EXERCICE PROPOSÉ ▸
Recopiez à l'identique les lignes de chacune des entrées ci-dessous, en omettant les images.

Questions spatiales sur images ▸
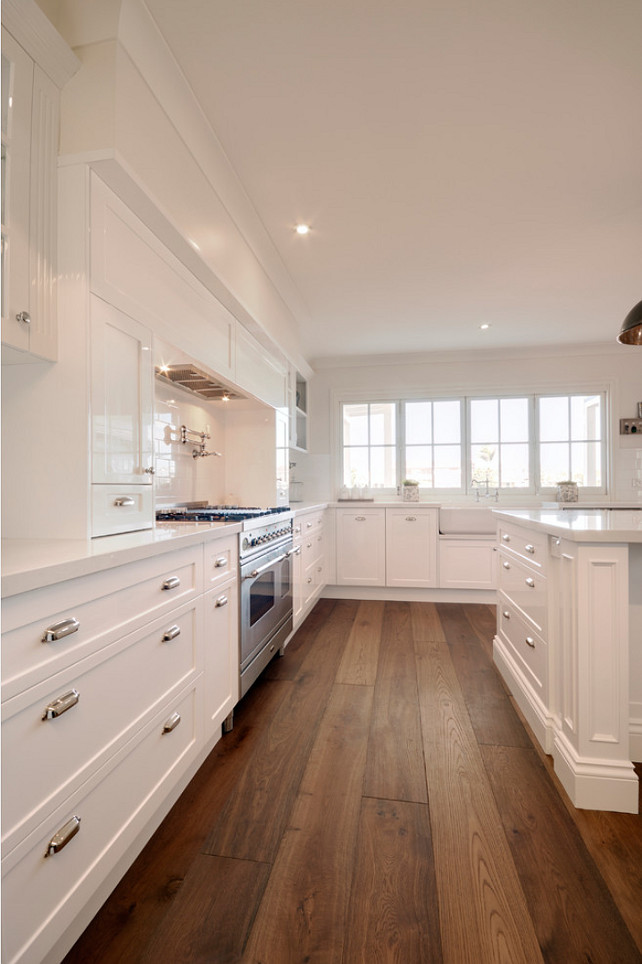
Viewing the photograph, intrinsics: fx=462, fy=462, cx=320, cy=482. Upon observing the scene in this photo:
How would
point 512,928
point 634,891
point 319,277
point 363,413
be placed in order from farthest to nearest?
point 363,413
point 319,277
point 634,891
point 512,928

RÉSULTAT OBTENU ▸
Viewing the photograph, intrinsics: fx=462, fy=462, cx=320, cy=482. Upon observing the scene in this photo:
How would
point 512,928
point 634,891
point 319,277
point 363,413
be placed in order from farthest to nearest?
point 363,413
point 319,277
point 634,891
point 512,928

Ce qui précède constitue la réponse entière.